Benny Goodman became the “King of Swing” when his big band caused a sensation at Los Angeles’ Palomar Ballroom on Aug. 21, 1935, launching the Swing era. The clarinetist was 26 at the time and already had nine years of significant music behind him. [Suggested Reading: Benny Goodman’s Kingdom of Swing, Pt 1: The Early Years]
Goodman began playing the clarinet when he was ten, he developed quickly, and within a year was playing professionally. After freelancing in Chicago, in 1925 the 16-year old became not only a member of the Ben Pollack Orchestra but one of its top soloists. He made his recording debut with Pollack in late 1926 and spent four years in the band which also included trombonists Glenn Miller and Jack Teagarden, and cornetist Jimmy McPartland. After leaving Pollack in 1929, Goodman became a very busy New York studio musician, riding out the worst years of the Depression. While much of the music that he played during the period was in anonymous studio orchestras and on the radio (primarily dance music with just a rare jazz session), he was able to make a lucrative living. Eventually in 1934, Goodman’s desire to play big band jazz led him to taking the first steps towards leading his own orchestra.
Benny Goodman had led four recording sessions of his own in Chicago during 1928-29, including a couple of trio numbers and a set that also featured trumpeter Wingy Manone and tenor-saxophonist Bud Freeman. After he relocated to New York and went into the studios, he led six recording dates during 1930-31 that resulted in 24 selections. Those are quite a bit different than his earlier sessions.
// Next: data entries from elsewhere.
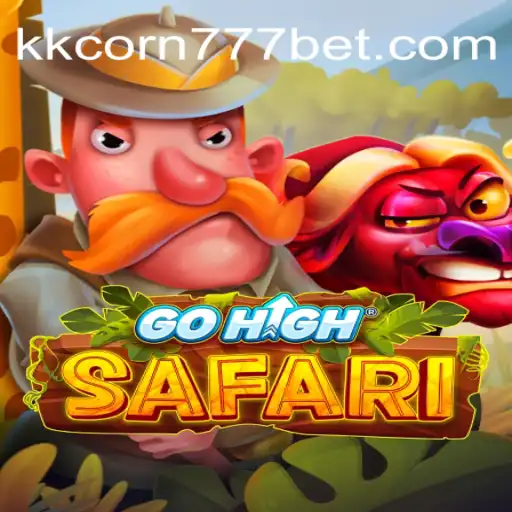 GoHighSafari: Descubra a Aventura Definitiva no Mundo dos Jogos Online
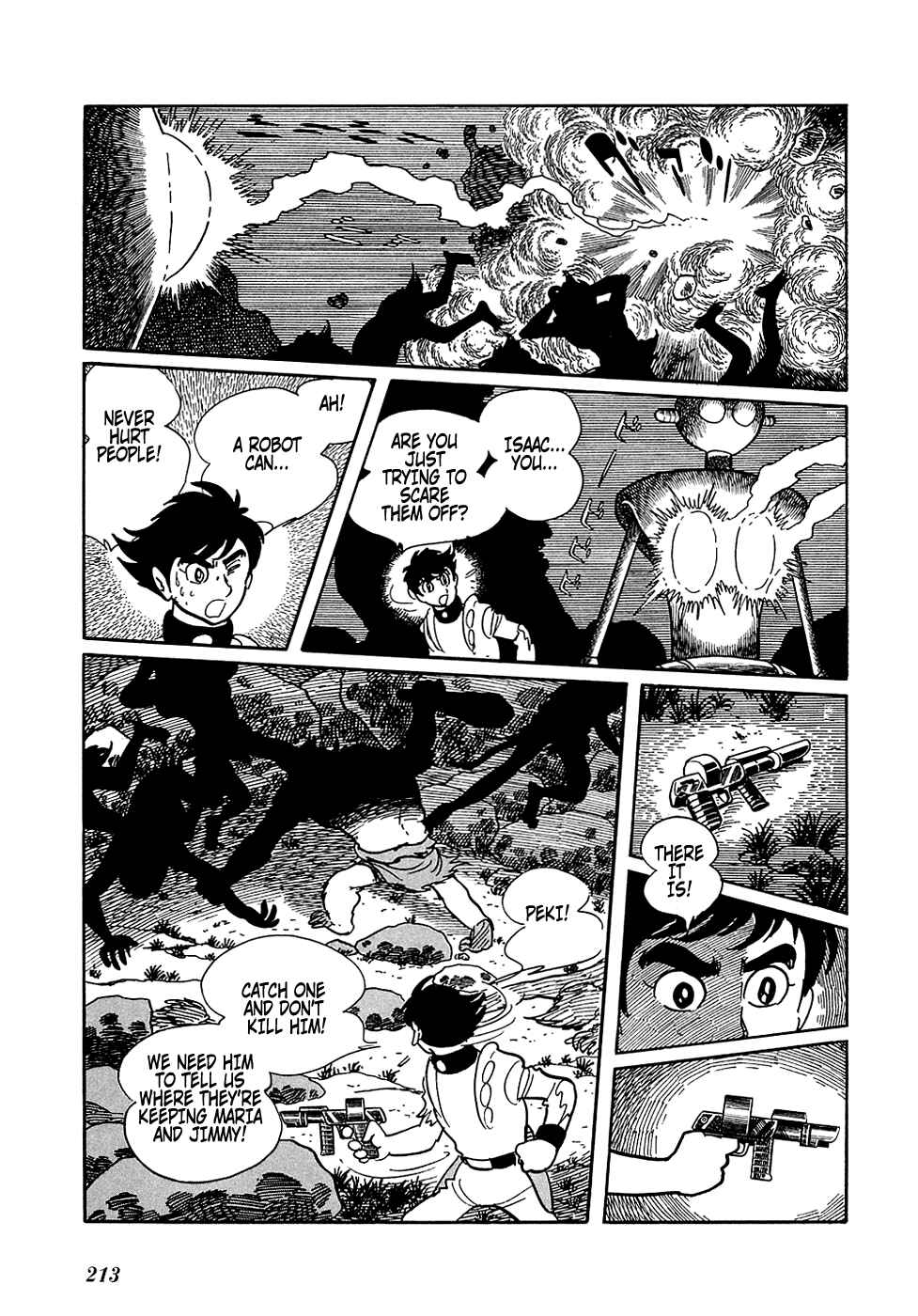 Page 12 Chapter 10.1 Ryus Road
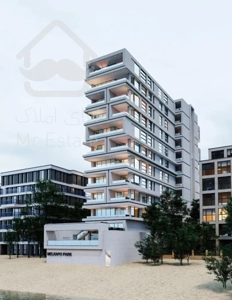 مستغلات ۱۵۰۰ متر ۲۰ واحد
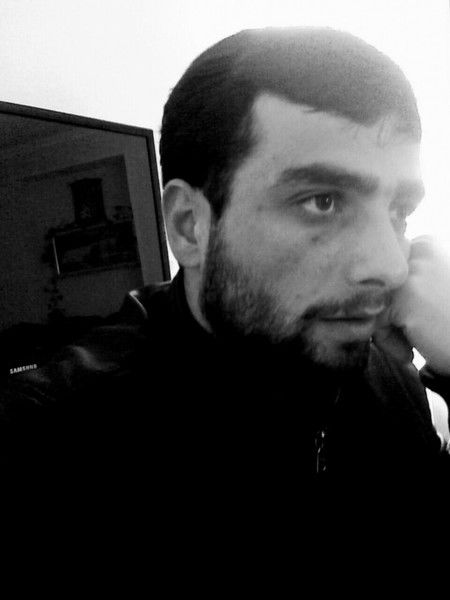 Севак Бадалян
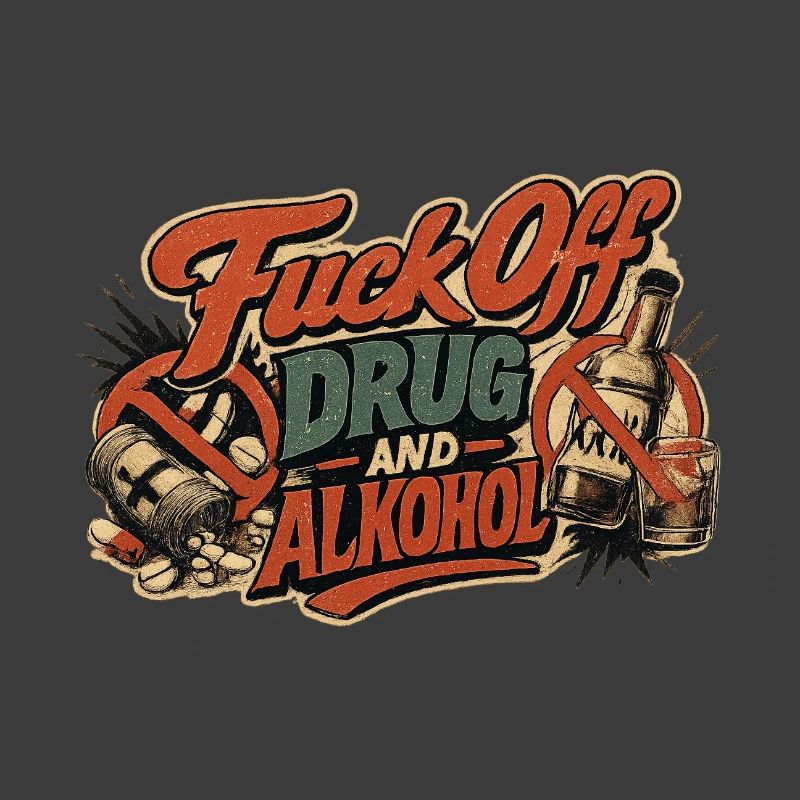 NoToDrugsAndAlcohol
Hot Dance Recordings 1930-33 (Upbeat) has the first five of the 1930-31 sessions plus two songs led by singer Grace Johnston, one by vocalist Sid Garry, and a four-song 1933 date headed by singer Steve Washington. While there are some brief hot solos along the way, one should not expect the music on this CD to resemble Goodman’s later big band recordings. The first two sessions are essentially melodic dance music that is dominated by the singing of Scrappy Lambert and Paul Small. Goodman is barely heard from on some of the selections and, with the exception of “Falling In Love Again” (a version that pales next to Marlene Dietrich’s), the tunes are all obscure. However the playing is first-rate (Tommy Dorsey, Glenn Miller, tenor-saxophonist Larry Binyon, and guitarist Dick McDonough are among the sidemen) and the music is certainly listenable if unadventurous. The Johnston and Garry sides are similar in tone.
The other Goodman sessions from 1931, while still having plenty of vocals by Paul Small and Johnny Morris, are generally a bit more jazz-oriented. Trumpeters Bunny Berigan and Charlie Teagarden are on one date apiece (playing restrained but effective solos) and Gene Krupa sometimes appears on drums. “When Your Lover Has Gone,” “Mine Yesterday – His Today,” “What Have We Got To Do But Dance,” “Pardon Me Pretty Baby,” and even “99 Out Of Hundred Wanna Be Loved” contain some heated moments and a bit more is heard from the clarinetist than on the first two dates. The final Steve Washington set is enjoyable enough but nothing compared to what was to come.
Hot Dance Recordings gives listeners an opportunity to hear the future King of Swing doing his best to uplift the pop music of the early Depression years.